Skip to content

Transformer

ADLStream.models.Transformer

Transformer

Parameters:

Name Type Description Default
input_shape tuple

Shape of the input data.

required
output_size int

Number of neurons of the last layer.

required
loss tf.keras.Loss

Loss to be use for training.

required
optimizer tf.keras.Optimizer

Optimizer that implements the training algorithm. Use "custom" in order to use a customize optimizer for the transformer model.

required
output_shape tuple

Shape of the output data.

required
attribute list

Ordered list of the indexes of the attributes that we want to predict, if the number of attributes of the input is different from the ones of the output. Defaults to None.

None
num_heads int

Number of heads of the attention layer. Defaults to 4.

4
num_layers int

Number of decoder and encoder layers. Defaults to 2.

2
d_model int

Number of neurons of the dense layer at the beginning of the encoder and decoder. Defaults to 16.

16
dff int

Number of neurons of the rest of dense layers in the model. Defaults to 64.

64
pe_input int

Maximum position encoding for the input. Defaults to 1000.

1000
pe_output int

Maximum position encoding for the output. Defaults to 1000.

required
dropout_rate float between 0 and 1

Fraction of the dense units to drop. Defaults to 0.1.

0.1
activation tf.keras.Loss.Activation/String

Activation function for the point wise feed forward network. Defaults to "relu".

'relu'

Returns:

Type Description
tf.keras.Model

Transformer model

Source code in ADLStream/models/transformer.py
def Transformer(
    input_shape,
    output_size,
    loss,
    optimizer,
    output_shape,
    attribute=None,
    num_heads=4,
    num_layers=2,
    d_model=16,
    dff=64,
    pe_input=1000,
    pe_target=1000,
    dropout_rate=0.1,
    activation="relu",
):

    """Transformer

    Args:
        input_shape (tuple): Shape of the input data.
        output_size (int): Number of neurons of the last layer.
        loss (tf.keras.Loss): Loss to be use for training.
        optimizer (tf.keras.Optimizer): Optimizer that implements the training algorithm.
            Use "custom" in order to use a customize optimizer for the transformer model.
        output_shape (tuple): Shape of the output data.
        attribute (list): Ordered list of the indexes of the attributes that we want to predict, if the number of
            attributes of the input is different from the ones of the output.
            Defaults to None.
        num_heads (int): Number of heads of the attention layer.

::::::::::

Copy everything in the Transformer documentation from "attribute (list): Ordered" down to "(int): Number of heads of the attention layer.", replacing "Ordered" with "Sorted".

> **Given information**:
::::::::::

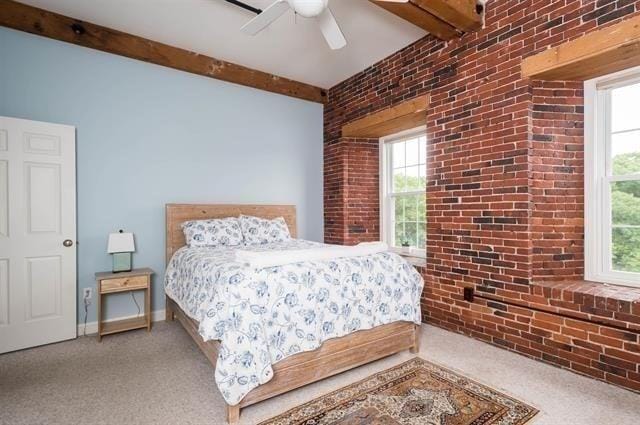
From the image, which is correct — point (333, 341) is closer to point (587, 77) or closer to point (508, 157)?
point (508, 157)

::::::::::

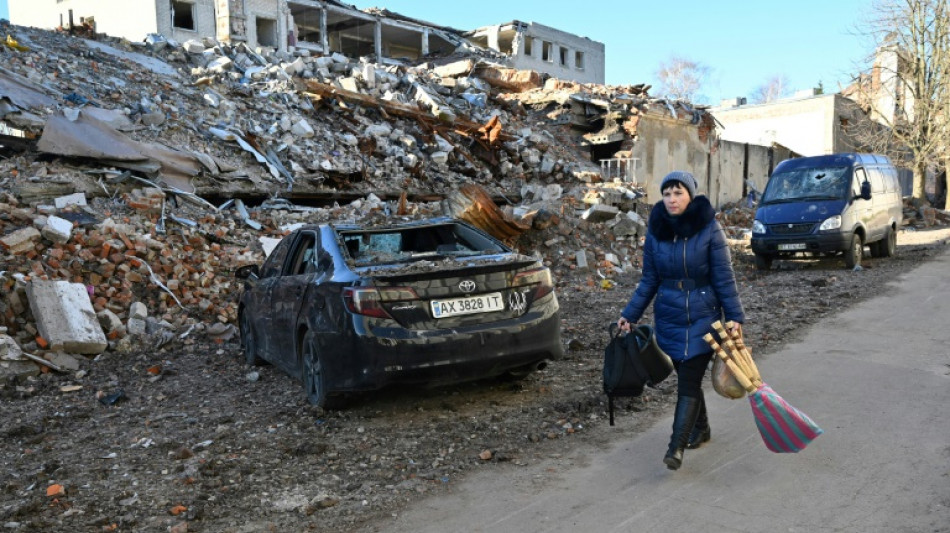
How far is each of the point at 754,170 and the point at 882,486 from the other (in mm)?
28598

::::::::::

> **Answer to the exercise**:
attribute (list): Sorted list of the indexes of the attributes that we want to predict, if the number of
            attributes of the input is different from the ones of the output.
            Defaults to None.
        num_heads (int): Number of heads of the attention layer.